This tutorial is to show how to quickly build streaming ETL for PolarDB-X with Flink CDC.
Assuming we are running an e-commerce business. The product and order data stored in PolarDB-X.
We want to enrich the orders using the product table, and then load the enriched orders to ElasticSearch in real time.
In the following sections, we will describe how to use Flink PolarDB-X CDC to implement it.
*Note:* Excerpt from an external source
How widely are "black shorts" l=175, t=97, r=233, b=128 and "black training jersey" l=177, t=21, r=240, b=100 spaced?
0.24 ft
All exercises in this tutorial are performed in the Flink SQL CLI, and the entire process uses standard SQL syntax, without a single line of Java/Scala code or IDE installation.
## Preparation
Prepare a Linux or MacOS computer with Docker installed.
### Starting components required
The components required in this demo are all managed in containers, so we will use `docker-compose` to start them.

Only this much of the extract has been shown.